The xml-structures of input and output are interconnected, since the output from the preprocesser has to be valid input for the analyzer and the same for analyzer and disambiguator. In the following, a sample input and output of the analyzer:
<root tool="anl"><w form="Oslo"/></root>
<root>
<w form="Oslo">
<reading analysis="N+Prop+Plc+Sg+Acc" lemma="Oslo"/>
<reading analysis="N+Prop+Plc+Sg+Gen" lemma="Oslo"/>
<reading analysis="N+Prop+Plc+Sg+Nom" lemma="Oslo"/>
</w>
<w form="oslolaččat">
<reading analysis="N+Prop+Plc+Der/laš+A+Adv" lemma="Oslo"/>
<reading analysis="N+Prop+Plc+Der/laš+A+Pl+Nom" lemma="Oslo"/>
<reading analysis="N+Prop+Plc+Der/laš+A+Sg+Acc+PxSg2" lemma="Oslo"/>
<reading analysis="N+Prop+Plc+Der/laš+A+Sg+Gen+PxSg2" lemma="Oslo"/>
</w>
</root>
As a matter a fact, the element <root> is not named anywhere in the program, so in principle any name can be used. However, the dtd is more strict.

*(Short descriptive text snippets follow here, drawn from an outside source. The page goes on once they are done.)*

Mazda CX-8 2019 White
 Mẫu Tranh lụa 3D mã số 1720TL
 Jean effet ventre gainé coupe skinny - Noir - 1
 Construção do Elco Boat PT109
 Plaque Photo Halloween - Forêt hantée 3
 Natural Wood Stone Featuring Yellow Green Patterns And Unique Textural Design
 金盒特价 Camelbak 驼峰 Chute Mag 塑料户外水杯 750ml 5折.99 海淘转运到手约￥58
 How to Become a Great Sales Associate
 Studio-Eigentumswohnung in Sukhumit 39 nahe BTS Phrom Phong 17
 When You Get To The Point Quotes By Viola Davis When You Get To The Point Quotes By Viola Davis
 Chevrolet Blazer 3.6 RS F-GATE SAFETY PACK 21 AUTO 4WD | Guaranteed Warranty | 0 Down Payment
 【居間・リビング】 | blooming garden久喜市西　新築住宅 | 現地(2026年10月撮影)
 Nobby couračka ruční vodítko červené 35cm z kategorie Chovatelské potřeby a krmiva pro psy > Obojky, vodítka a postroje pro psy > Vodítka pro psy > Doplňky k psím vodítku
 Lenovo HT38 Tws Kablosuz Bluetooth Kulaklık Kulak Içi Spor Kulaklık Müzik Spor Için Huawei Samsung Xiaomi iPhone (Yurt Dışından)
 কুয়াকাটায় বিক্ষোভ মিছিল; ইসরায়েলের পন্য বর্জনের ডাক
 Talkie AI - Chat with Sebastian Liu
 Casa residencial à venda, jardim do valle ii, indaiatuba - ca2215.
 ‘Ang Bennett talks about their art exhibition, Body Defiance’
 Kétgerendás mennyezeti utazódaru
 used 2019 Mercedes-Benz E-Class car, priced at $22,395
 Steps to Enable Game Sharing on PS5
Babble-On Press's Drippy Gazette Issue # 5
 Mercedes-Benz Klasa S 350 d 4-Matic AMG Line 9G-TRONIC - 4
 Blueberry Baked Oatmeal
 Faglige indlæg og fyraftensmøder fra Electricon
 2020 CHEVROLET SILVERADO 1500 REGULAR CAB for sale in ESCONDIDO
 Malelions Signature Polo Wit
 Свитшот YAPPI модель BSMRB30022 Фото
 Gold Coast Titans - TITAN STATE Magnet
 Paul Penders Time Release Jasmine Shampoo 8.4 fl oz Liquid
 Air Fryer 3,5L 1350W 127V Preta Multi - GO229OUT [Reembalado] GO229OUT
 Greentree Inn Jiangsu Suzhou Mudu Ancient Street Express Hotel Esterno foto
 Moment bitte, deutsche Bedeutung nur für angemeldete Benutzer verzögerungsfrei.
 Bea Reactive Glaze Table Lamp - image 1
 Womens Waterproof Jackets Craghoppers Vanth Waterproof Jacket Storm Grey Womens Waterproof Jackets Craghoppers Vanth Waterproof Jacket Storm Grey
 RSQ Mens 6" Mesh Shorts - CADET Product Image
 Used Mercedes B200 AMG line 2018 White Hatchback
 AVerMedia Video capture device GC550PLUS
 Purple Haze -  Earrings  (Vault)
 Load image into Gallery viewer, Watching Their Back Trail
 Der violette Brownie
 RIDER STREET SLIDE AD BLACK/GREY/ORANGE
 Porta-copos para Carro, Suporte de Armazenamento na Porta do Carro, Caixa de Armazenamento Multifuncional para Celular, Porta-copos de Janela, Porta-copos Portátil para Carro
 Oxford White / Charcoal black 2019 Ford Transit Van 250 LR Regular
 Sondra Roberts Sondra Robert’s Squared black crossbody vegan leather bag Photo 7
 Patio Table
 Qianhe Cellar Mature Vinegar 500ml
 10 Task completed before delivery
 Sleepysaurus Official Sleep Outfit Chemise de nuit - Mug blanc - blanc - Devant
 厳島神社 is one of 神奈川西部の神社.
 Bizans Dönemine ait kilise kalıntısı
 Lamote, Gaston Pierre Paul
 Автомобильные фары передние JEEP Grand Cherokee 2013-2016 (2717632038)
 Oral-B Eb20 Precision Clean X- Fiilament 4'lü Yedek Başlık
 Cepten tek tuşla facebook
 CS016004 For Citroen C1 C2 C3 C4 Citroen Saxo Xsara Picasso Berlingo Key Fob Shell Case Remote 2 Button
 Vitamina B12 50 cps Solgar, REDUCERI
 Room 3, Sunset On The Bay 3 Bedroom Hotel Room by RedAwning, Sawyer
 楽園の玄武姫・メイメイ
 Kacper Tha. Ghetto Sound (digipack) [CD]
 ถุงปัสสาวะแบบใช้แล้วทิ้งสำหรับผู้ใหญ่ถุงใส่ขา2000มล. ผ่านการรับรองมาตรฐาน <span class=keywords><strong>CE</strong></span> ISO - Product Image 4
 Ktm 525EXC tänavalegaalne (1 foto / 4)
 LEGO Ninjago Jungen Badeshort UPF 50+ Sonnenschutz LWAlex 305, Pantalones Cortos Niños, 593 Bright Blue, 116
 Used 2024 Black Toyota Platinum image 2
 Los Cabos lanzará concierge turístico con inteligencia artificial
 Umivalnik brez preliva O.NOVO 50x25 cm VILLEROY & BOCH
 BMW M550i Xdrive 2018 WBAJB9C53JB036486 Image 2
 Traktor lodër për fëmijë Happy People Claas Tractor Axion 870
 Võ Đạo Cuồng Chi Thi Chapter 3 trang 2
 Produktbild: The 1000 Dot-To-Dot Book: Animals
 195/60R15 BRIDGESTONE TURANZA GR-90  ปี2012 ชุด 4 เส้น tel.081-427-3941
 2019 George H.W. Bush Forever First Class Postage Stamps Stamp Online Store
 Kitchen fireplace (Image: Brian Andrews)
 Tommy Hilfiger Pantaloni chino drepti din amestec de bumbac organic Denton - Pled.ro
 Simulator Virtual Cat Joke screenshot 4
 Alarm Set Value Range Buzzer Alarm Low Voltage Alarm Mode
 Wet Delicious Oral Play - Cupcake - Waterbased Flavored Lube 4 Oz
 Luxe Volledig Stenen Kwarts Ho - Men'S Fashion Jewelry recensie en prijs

In the following some examples of the input and output are presented. In the examples, there is always only one w-node, but there is no limit for the number of input words.
<root tool="hyph"><w form="oslolaččat"/></root>
<output>
<w form="oslolaččat">
<reading hyph="os^lolač^čat"/>
</w>
</output>
<root tool="gen"><w form="Oslo+N+Prop+Sg+Loc"/></root>
<root>
<w analysis="N+Prop+Sg+Loc" lemma="Oslo">
<surface form="Oslos"/>
<surface form="Oslon"/>
</w>
</root>
<root tool="para"><w form="Oslo N"/></root>
<root>
<w analysis="N+Prop+Pl+Gen+Qst" lemma="Oslo">
<surface analysis="N+Prop+Sg+Loc" form="Oslos"/>
<surface analysis="N+Prop+Sg+Loc" form="Oslon"/>
<surface analysis="N+Prop+Sg+Loc+Foc" form="Oslosbe"/>
<surface analysis="N+Prop+Sg+Loc+Foc" form="Oslosba"/>
<surface analysis="N+Prop+Sg+Loc+Foc" form="Oslosbat"/>
<surface analysis="N+Prop+Sg+Loc+Foc" form="Oslosge"/>
<surface analysis="N+Prop+Sg+Loc+Foc" form="Oslosges"/>
<surface analysis="N+Prop+Sg+Loc+Foc" form="Oslosgen"/>
<surface analysis="N+Prop+Sg+Loc+Foc" form="Oslosgis"/>
<surface analysis="N+Prop+Sg+Loc+Foc" form="Oslosgoson"/>
...
</root>
The pos-tag should perhaps be moved to attribute as well.
<root tool="prep">Mun in leat.</root>
<root>
<w form="Mun"/>
<w form="in"/>
<w form="leat"/>
<w form="."/>
</root>
The preprocessor output is thus analyzer or hyphenator input.